Depuis 1698, une lumière guide les navires à l'entrée de la Baie de Tous les Saints. Dans les entrailles de pierre du Fort Santo Antônio da Barra, plus ancien édifice militaire du pays, dort une collection extraordinaire d'objets engloutis pendant des siècles et remontés des profondeurs. Ce n'est pas simplement un musée maritime, c'est le témoin silencieux de trois siècles d'histoire brésilienne.
Le fort qui abrite le musée précède même la fondation de Salvador en 1549. Érigé dès 1534 pour protéger la colonie naissante, il a vu défiler Portugais, Néerlandais et Espagnols dans leurs luttes pour le contrôle de ce point stratégique. En 1839, une tour de phare de 22 mètres fut ajoutée, devenant le plus ancien phare en activité d'Amérique du Sud. Ses faisceaux blancs et rouges portent encore aujourd'hui à 70 kilomètres en mer.
Transformé en Musée Nautique de Bahia en 1998 après une restauration complète, cet espace unique dans l'État de Bahia rassemble des trésors qui racontent l'aventure maritime portugaise et le rôle crucial de Salvador dans la navigation atlantique. Les guides Lonely Planet et AFAR le désignent comme le meilleur musée de la ville, et cette réputation n'est pas usurpée.
Le clou de la collection provient des épaves qui jonchent le fond de la Baie de Tous les Saints. Les salles regorgent d'artefacts archéologiques sous-marins récupérés sur le site du galion portugais Santíssimo Sacramento, qui sombra au large de Salvador en 1668. Poteries, amphores, pièces de monnaie, fragments de coque conservent intact le mystère des cargaisons perdues.

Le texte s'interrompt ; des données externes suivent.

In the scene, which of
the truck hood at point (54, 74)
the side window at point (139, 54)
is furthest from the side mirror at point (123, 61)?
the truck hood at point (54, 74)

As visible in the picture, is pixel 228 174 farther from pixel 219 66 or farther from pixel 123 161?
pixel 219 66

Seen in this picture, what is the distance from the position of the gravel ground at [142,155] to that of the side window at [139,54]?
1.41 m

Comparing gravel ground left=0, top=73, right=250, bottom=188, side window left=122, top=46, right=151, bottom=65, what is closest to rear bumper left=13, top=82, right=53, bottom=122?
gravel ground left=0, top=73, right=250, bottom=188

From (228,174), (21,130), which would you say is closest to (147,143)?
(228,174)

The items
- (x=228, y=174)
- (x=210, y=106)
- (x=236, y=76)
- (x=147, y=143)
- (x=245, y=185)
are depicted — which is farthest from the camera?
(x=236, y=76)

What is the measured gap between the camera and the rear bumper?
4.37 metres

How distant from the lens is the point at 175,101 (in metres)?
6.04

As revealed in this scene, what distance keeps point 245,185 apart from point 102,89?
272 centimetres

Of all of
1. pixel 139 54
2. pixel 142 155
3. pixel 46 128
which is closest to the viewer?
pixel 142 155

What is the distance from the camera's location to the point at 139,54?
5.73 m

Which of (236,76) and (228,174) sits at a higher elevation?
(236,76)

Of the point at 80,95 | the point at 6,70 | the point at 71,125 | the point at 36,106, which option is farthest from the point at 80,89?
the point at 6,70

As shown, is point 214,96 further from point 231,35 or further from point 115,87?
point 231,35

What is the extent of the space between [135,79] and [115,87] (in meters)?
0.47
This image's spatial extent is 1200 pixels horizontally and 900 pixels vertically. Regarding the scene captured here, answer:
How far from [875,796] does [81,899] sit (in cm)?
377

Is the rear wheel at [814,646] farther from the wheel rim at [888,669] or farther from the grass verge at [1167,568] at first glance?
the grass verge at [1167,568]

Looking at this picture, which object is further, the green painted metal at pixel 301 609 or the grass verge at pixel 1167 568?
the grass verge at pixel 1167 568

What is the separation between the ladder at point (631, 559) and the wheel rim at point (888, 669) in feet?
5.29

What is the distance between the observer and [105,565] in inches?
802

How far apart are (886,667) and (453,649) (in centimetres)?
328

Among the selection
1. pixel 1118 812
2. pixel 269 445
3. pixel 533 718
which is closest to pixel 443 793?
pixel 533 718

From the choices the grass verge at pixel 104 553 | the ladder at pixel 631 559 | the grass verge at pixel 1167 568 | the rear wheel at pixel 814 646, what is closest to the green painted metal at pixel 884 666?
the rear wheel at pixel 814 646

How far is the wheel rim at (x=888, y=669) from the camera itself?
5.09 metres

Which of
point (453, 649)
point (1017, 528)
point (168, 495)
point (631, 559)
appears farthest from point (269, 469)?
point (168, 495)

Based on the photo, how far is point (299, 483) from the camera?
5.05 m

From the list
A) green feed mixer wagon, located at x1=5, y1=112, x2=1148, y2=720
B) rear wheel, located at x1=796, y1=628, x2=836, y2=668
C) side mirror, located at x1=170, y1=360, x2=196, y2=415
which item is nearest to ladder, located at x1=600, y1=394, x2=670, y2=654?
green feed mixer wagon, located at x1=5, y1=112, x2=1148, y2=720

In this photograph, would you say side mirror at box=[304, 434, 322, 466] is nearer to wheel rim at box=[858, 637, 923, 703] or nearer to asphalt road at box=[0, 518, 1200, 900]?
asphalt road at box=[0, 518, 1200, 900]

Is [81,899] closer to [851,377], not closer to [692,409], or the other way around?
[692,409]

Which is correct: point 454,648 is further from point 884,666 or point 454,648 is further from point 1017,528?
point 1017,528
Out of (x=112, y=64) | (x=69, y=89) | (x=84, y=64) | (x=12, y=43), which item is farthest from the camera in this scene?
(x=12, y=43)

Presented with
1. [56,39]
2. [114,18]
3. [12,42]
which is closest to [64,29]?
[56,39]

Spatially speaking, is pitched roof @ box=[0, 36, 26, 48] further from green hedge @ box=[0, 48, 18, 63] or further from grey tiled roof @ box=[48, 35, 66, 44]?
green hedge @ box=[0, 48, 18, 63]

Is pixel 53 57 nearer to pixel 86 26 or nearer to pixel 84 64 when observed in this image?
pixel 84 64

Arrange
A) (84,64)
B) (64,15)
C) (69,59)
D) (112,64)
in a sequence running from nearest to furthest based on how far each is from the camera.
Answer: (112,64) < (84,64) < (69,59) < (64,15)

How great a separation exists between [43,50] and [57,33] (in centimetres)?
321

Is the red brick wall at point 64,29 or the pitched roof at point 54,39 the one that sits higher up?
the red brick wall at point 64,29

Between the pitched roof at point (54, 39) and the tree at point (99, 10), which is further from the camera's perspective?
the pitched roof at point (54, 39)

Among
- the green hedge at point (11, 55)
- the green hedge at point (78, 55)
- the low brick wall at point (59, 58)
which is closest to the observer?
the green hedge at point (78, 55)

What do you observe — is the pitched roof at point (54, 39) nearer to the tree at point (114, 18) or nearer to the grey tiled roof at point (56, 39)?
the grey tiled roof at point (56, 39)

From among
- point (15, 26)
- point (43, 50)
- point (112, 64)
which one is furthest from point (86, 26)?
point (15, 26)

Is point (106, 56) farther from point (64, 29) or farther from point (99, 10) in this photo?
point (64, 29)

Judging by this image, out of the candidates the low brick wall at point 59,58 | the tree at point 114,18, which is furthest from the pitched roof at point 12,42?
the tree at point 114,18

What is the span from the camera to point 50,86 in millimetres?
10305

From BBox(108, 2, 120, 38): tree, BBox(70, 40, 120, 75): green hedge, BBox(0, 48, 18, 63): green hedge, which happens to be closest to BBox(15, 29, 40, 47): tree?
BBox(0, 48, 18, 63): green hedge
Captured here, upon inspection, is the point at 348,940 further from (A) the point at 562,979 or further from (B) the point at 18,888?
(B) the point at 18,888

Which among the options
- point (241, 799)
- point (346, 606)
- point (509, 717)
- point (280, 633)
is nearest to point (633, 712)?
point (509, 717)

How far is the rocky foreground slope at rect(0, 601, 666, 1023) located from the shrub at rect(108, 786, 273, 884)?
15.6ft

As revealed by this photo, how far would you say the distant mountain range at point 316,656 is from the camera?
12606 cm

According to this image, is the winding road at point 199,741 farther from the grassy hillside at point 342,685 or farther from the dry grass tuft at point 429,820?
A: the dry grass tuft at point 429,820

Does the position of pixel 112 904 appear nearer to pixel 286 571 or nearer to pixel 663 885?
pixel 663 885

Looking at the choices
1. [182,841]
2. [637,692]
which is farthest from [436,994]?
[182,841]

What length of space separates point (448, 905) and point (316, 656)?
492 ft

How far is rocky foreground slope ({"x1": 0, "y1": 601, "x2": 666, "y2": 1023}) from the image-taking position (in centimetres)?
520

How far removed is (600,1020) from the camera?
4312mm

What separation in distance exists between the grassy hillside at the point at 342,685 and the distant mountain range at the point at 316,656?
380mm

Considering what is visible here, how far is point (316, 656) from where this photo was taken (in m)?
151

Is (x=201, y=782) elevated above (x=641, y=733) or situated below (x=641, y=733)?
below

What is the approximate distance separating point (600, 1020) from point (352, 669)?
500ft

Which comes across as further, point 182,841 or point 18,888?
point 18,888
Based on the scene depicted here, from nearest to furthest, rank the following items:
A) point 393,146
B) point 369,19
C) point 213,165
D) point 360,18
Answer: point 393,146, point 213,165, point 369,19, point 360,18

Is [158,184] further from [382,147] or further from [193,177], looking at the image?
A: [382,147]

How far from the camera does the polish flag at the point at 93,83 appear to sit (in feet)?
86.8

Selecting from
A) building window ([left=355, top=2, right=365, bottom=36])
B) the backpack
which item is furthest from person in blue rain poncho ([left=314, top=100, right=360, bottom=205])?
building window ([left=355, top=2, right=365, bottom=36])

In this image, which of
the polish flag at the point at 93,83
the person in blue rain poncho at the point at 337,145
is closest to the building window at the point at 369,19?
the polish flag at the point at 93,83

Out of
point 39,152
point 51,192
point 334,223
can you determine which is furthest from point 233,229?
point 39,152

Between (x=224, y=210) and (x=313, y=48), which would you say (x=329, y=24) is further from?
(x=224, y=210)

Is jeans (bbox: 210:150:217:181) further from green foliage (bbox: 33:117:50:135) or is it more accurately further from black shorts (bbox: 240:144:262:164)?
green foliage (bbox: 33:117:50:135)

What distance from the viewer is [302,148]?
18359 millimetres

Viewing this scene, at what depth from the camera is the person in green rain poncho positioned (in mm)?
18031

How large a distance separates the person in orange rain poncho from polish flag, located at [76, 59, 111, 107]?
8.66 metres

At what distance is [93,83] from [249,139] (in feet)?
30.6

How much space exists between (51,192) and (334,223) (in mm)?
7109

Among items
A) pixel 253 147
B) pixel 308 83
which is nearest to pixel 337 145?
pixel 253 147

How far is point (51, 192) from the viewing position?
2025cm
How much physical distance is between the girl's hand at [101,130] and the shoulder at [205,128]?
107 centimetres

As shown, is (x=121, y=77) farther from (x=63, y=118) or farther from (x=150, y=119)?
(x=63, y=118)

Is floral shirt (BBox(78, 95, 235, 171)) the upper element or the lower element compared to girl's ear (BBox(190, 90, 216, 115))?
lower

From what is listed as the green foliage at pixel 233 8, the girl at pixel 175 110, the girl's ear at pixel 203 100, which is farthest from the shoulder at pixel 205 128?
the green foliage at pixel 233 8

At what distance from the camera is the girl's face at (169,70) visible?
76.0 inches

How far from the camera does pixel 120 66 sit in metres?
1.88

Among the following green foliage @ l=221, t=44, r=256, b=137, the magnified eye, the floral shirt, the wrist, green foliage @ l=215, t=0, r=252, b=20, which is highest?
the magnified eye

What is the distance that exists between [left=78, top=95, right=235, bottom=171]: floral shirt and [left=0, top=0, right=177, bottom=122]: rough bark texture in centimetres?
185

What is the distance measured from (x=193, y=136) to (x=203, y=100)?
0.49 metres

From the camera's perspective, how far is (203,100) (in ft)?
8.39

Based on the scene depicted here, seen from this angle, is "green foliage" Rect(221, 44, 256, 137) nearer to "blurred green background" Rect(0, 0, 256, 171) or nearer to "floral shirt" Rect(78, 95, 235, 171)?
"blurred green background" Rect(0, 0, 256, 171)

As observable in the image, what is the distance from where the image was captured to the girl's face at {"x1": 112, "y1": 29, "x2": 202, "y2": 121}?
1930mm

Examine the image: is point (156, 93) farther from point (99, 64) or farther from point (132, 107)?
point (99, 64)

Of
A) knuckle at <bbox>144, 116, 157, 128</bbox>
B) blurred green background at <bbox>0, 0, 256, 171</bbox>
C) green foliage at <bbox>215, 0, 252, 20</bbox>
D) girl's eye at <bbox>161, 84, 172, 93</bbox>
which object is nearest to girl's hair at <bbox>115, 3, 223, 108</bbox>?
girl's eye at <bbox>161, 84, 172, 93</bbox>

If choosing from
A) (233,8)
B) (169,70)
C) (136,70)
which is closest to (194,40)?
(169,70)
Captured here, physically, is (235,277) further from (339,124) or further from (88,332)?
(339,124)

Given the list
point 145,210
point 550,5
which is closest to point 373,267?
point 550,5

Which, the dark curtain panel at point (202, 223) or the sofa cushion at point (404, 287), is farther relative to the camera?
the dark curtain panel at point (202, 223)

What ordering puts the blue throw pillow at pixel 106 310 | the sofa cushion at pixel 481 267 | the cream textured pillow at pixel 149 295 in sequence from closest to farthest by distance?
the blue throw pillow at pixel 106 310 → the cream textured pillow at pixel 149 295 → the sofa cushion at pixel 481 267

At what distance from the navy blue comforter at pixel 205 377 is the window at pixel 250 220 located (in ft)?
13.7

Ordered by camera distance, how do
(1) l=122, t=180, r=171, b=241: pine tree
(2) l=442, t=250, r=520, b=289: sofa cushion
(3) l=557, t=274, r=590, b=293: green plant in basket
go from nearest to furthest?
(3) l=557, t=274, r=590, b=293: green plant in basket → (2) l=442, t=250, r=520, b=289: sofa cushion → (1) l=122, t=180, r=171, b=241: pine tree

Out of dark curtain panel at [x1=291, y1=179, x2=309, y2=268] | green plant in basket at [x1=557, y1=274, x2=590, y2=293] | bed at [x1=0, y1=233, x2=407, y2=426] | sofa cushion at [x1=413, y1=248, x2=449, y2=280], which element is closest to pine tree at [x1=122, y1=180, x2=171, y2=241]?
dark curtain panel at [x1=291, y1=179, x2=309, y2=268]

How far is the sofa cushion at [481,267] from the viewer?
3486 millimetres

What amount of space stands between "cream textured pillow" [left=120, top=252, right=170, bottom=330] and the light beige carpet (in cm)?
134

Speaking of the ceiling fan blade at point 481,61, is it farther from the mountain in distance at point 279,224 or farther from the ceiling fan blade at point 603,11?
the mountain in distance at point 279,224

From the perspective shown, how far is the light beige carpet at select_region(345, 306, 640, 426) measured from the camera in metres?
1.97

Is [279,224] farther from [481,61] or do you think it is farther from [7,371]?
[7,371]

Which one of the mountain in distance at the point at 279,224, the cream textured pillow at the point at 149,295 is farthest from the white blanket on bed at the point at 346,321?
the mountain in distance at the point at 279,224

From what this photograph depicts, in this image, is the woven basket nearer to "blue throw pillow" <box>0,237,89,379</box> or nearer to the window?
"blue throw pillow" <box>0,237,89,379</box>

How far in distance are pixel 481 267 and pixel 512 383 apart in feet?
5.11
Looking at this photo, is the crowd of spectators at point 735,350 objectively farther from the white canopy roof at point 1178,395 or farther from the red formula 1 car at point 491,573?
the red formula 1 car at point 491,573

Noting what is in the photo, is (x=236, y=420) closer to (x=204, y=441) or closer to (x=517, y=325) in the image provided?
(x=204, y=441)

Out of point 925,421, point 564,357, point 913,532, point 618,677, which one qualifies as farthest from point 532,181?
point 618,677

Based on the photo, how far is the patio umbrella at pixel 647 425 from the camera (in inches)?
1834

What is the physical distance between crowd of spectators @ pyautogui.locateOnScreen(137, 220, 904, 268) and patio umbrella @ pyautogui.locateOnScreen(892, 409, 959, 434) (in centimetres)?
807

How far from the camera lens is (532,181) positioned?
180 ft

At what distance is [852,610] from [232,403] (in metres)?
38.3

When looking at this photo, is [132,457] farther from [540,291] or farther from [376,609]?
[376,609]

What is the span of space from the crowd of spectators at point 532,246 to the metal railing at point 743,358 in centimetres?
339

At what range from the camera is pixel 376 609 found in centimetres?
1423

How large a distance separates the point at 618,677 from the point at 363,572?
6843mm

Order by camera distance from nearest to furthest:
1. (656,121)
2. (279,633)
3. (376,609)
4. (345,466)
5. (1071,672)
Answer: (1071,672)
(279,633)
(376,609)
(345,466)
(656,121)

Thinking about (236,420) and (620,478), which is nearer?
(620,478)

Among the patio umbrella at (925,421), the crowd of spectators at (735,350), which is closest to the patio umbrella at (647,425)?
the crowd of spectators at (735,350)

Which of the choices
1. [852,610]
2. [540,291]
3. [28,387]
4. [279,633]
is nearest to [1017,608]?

Les instruments de navigation anciens fascinent par leur ingéniosité : astrolabes, sextants, compas magnétiques témoignent du génie des navigateurs portugais qui tracèrent les routes maritimes vers l'Inde et la Chine. Les cartes jaunies par le temps dévoilent un monde en cours de découverte, où chaque nouveau trait de plume redéfinissait les limites du connu.
Un espace particulier attire invariablement l'attention des visiteurs : la salle dédiée aux maquettes de navires. Des caravelles légendaires aux navires de guerre du XIXe siècle, ces reproductions minutieuses retracent l'évolution de la construction navale brésilienne. Mais le véritable tour de force se trouve dans les vitrines où dorment des bateaux entiers construits à l'intérieur de minuscules bouteilles en verre, prouesse artisanale qui défie l'entendement.
Le musée n'esquive pas les chapitres sombres de l'histoire. Une section entière documente la traite transatlantique des esclaves, dont Salvador fut l'une des principales portes d'entrée en Amérique. Plus d'un million d'Africains furent débarqués dans cette baie entre le XVIe et le XIXe siècle. Les panneaux explicatifs, disponibles en portugais et en anglais, exposent sans fard les conditions inhumaines de la traversée et le rôle économique central de l'esclavage dans la prospérité coloniale.
Cette approche historique franche distingue le musée des institutions qui préfèrent édulcorer le passé. Les objets exposés parlent d'eux-mêmes : chaînes, documents de vente, témoignages écrits reconstituent une réalité brutale que Salvador assume aujourd'hui pleinement.
L'escalier en colimaçon qui grimpe vers la lanterne du phare met les jambes à l'épreuve, mais la récompense vaut chaque marche. Du sommet, la vue embrasse 360 degrés : au nord, la Baie de Tous les Saints s'étend à l'infini avec ses îles émeraude ; au sud, l'océan Atlantique déferle ses vagues ; à l'est, Salvador déploie ses toits colorés jusqu'à l'horizon.
Ce panorama permet de comprendre pourquoi ce lieu fut choisi comme premier point de défense de la colonie. Les pelouses vertes qui entourent le fort attirent les Salvadoriens en fin de journée pour assister au coucher du soleil, transformant le site en observatoire naturel où se mêlent histoire et contemplation.
Le conseil d'ami : Arrivez dès l'ouverture à 9h pour profiter du musée en toute tranquillité avant l'arrivée des groupes touristiques. La billetterie ferme à 17h30, et la dernière entrée se fait 30 minutes avant la fermeture. Prévoyez au moins 1h30 à 2h pour explorer le musée et monter au phare sans vous presser.